What happened

Shares of Fiverr International (FVRR 1.34%) fell by 17.1% in December, according to data from S&P Global Market Intelligence. This was a story of temporary gains being reversed by even larger price cuts. The freelance services reseller experienced that unfortunate pattern twice last month.

So what

Fiverr entered December on a high note after gaining 13.6% in November. An impressive third-quarter earnings report briefly sent Fiverr's shares up by more than 20% in mid-November. Still, those gains faded over the next few weeks under the relentless pressure of high inflation and rising interest rates. Once again, Wall Street backed away from unprofitable growth stocks with lofty valuation ratios -- a description that used to fit Fiverr like a glove. The downward momentum carried over into early December, and the earnings-based gains of the previous month had been erased by Dec. 6.

The next rise-and-fall U-turn followed a week later. First, Fiverr's shares gained 5.7% in two days, goosed by an analyst's bullish report. Ronald Josey of Citi initiated coverage of the stock with a buy rating and a $45 price target, more than 40% above Fiverr's closing price on the day before his report. Josey described Fiverr as "innovative," and argued that the company should see wider margins and better profits over the coming year.

But the upbeat mood around the stock didn't last long. Two days later, the Federal Reserve raised the benchmark federal funds rate by another 0.5 percentage points, triggering another marketwide retreat from growth stocks. In the wake of that, Fiverr shares fell by 9% in two days.

Now what

Market makers see lots of valuation risk in Fiverr's stock, which makes sense when you focus on the company's skimpy adjusted earnings and negative bottom-line results under generally accepted accounting policies (GAAP).

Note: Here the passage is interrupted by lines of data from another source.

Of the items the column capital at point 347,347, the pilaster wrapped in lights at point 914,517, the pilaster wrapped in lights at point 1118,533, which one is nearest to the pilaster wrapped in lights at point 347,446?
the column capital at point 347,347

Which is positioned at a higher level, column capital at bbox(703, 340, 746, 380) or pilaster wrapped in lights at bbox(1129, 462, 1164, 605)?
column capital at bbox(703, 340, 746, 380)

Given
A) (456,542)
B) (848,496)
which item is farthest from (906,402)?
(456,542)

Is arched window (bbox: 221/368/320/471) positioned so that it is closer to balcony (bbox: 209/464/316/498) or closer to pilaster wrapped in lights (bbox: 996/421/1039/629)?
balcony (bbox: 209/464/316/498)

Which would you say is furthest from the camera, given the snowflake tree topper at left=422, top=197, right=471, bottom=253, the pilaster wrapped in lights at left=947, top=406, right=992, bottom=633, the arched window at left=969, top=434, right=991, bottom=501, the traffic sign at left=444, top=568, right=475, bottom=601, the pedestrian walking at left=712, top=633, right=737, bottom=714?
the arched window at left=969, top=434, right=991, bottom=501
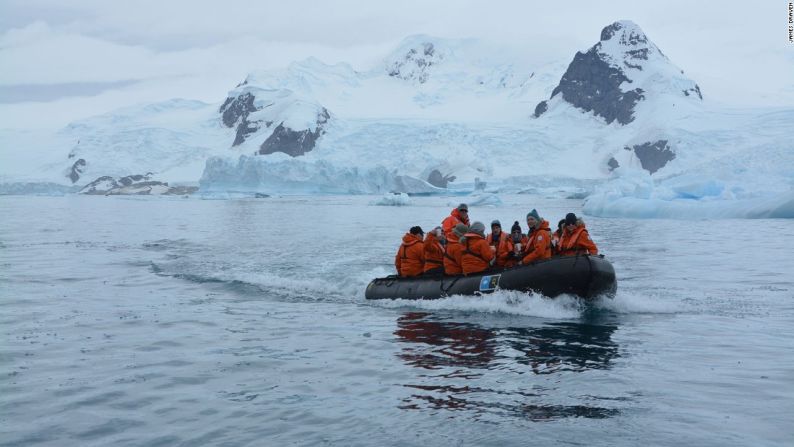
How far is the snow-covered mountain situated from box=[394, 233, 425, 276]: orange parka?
27.7 m

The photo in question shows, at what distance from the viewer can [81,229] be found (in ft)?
111

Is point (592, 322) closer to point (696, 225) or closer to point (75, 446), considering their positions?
point (75, 446)

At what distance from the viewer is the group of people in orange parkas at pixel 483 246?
12.2 metres

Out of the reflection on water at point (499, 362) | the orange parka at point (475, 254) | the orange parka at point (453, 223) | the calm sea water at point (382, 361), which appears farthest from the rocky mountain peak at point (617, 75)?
the reflection on water at point (499, 362)

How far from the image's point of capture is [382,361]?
905cm

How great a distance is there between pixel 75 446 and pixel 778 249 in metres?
→ 19.3

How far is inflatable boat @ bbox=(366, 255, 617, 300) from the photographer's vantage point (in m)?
11.7

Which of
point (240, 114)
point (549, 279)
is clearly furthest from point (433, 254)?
point (240, 114)

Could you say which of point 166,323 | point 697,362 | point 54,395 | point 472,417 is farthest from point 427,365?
point 166,323

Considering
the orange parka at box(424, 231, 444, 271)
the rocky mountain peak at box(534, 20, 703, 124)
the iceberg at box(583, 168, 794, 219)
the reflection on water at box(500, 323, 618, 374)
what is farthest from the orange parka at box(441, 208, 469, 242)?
the rocky mountain peak at box(534, 20, 703, 124)

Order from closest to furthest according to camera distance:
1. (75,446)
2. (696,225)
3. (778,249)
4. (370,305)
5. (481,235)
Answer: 1. (75,446)
2. (481,235)
3. (370,305)
4. (778,249)
5. (696,225)

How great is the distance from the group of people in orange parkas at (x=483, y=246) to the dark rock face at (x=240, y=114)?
463ft

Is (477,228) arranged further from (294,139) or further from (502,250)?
(294,139)

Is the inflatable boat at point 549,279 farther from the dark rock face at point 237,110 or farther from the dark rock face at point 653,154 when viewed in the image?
the dark rock face at point 237,110
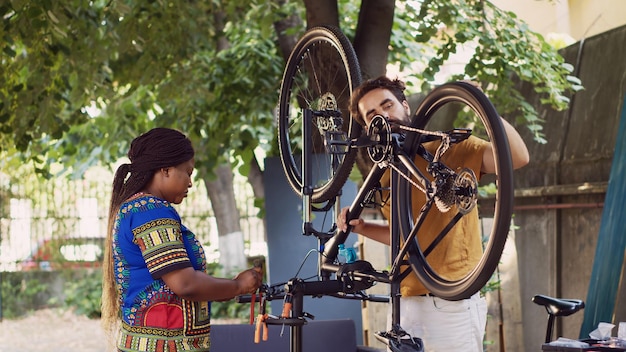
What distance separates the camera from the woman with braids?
290cm

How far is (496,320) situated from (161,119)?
3.21 metres

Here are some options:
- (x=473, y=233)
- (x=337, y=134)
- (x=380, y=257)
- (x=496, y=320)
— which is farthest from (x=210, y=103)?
(x=473, y=233)

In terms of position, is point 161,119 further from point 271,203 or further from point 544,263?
point 544,263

But then you're ignoring Fiverr's ability to deliver double-digit sales growth percentages during turbulent economic times and much snappier revenue growth when times are good.

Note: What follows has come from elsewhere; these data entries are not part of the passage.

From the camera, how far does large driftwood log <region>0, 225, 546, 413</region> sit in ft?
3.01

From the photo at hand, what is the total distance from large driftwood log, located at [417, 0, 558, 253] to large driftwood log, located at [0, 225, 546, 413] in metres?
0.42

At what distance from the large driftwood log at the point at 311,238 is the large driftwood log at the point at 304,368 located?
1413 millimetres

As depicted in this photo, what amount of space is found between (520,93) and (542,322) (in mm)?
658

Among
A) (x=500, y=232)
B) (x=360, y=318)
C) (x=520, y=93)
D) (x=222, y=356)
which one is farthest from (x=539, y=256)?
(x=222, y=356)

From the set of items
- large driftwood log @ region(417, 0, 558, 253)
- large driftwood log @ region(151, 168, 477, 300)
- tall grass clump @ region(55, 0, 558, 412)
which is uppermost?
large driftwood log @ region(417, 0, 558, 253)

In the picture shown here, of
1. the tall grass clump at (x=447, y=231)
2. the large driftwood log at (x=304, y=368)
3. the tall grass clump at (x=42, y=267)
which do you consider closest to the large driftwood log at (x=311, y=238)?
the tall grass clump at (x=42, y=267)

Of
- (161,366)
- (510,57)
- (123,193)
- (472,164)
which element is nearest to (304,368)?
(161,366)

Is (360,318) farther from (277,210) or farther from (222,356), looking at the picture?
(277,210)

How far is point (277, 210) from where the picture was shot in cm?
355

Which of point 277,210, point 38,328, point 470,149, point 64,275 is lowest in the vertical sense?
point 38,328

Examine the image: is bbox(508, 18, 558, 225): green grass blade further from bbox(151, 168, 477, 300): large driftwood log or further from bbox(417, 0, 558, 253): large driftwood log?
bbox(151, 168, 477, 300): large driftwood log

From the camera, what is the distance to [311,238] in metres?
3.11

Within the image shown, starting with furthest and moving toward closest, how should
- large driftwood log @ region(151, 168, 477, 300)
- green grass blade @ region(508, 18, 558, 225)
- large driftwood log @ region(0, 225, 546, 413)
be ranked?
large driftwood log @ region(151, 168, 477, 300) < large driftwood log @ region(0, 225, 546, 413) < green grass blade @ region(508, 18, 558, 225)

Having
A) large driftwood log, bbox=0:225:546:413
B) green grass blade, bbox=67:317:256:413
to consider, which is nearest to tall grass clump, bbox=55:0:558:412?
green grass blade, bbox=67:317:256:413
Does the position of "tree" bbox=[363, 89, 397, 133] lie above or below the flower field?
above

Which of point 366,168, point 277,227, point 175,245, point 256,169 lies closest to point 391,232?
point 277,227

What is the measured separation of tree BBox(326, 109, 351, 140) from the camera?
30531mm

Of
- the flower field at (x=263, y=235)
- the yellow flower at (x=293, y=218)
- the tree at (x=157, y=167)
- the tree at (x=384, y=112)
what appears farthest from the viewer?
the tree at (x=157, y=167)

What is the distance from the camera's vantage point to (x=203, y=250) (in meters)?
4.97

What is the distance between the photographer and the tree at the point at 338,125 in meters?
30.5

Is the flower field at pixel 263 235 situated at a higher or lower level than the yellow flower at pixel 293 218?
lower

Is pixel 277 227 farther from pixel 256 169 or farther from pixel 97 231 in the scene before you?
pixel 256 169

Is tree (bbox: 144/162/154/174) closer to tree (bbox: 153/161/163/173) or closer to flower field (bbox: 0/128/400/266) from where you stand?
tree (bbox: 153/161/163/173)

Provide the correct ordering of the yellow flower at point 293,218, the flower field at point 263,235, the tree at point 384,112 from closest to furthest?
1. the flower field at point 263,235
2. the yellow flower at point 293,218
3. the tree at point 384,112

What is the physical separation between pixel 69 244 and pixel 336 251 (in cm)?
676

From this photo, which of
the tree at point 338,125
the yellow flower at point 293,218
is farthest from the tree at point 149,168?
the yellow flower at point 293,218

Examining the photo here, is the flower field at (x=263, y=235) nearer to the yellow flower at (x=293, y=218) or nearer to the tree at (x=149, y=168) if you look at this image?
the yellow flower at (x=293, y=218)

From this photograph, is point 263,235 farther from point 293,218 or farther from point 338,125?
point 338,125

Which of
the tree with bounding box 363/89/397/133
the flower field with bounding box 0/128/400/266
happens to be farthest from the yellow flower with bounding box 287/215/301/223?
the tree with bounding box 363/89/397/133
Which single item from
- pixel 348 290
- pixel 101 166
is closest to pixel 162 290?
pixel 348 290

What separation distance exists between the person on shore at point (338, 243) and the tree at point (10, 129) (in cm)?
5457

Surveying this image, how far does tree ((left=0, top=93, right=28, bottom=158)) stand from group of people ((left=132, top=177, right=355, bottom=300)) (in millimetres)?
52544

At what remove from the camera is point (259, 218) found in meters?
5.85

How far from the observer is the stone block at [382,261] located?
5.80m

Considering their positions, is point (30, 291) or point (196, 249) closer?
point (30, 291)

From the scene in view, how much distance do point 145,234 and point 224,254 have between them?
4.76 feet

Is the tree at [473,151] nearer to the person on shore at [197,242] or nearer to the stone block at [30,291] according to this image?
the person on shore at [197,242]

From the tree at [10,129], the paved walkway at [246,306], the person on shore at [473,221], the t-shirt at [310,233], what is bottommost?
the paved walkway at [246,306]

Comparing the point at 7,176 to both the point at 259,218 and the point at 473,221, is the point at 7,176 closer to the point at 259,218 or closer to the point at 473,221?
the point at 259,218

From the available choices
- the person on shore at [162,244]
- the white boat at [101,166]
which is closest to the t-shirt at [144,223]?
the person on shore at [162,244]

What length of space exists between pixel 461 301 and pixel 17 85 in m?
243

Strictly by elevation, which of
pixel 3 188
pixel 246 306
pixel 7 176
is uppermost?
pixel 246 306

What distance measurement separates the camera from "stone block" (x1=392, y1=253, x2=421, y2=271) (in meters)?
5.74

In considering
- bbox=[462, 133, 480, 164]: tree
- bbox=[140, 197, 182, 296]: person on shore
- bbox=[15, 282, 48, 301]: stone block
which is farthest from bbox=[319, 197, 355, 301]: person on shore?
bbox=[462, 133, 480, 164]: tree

The dark cloud hanging over Fiverr's proverbial head is the idea that its skyrocketing sales in 2020 -- and its concomitant stock gains -- were a unique side effect of the coronavirus crisis, punctured by the arrival of COVID-19 vaccines, and never to be repeated. That's the core argument Fiverr's bears run to whenever the market gives them a reason to chide the stock. I think that's a mistake because the gig economy appears to have staying power. As a leader in that game-changing shift in career and employment patterns, Fiverr should have many years of market-beating growth left. As such, I think the stock is a screaming buy at these rock-bottom prices.